Cyprien Gaillard,  Geographical Analogies #7 (Dublin, Ballymount, Bray) (2006), via Bugada Cargnel

Gaillard’s recent work is currently part of a powerful retrospective at The Museum of Modern Art’s PS1 space in Long Island City, offering newcomers a comprehensive and challenging glimpse into the artist’s practice.

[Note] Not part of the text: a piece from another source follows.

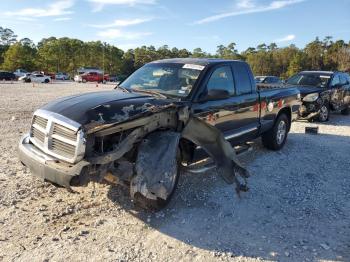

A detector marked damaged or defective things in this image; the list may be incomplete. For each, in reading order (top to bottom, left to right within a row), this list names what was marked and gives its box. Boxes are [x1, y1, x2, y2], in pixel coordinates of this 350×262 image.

crumpled hood [41, 90, 176, 128]
damaged black truck [18, 58, 300, 210]
bent bumper [18, 135, 89, 188]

Cyprien Gaillard, Cities of Gold and Mirrors (2009), via Bugada Cargnel

Comprised of multiple videos, paintings, ready-made sculpture, and a vast collection of polaroids from the artist’s travels, “The Crystal World” seeks to locate areas of flux, highlighting the violent process of development and conflict, and the subsequent layering of interpretations, histories and cultures that are consistently occurring and reoccurring.  Gaillard centers his view on the bizarre juxtapositions of modern civilization: decaying buildings alongside massive superstructures, ancient ruins alongside pristine golf courses, and palaces laid to waste by modern warfare.  Through these images, Gaillard underlines the multiplicity of meanings given to cultural artifacts, structures and identities, and detritus created when these meanings are drastically altered.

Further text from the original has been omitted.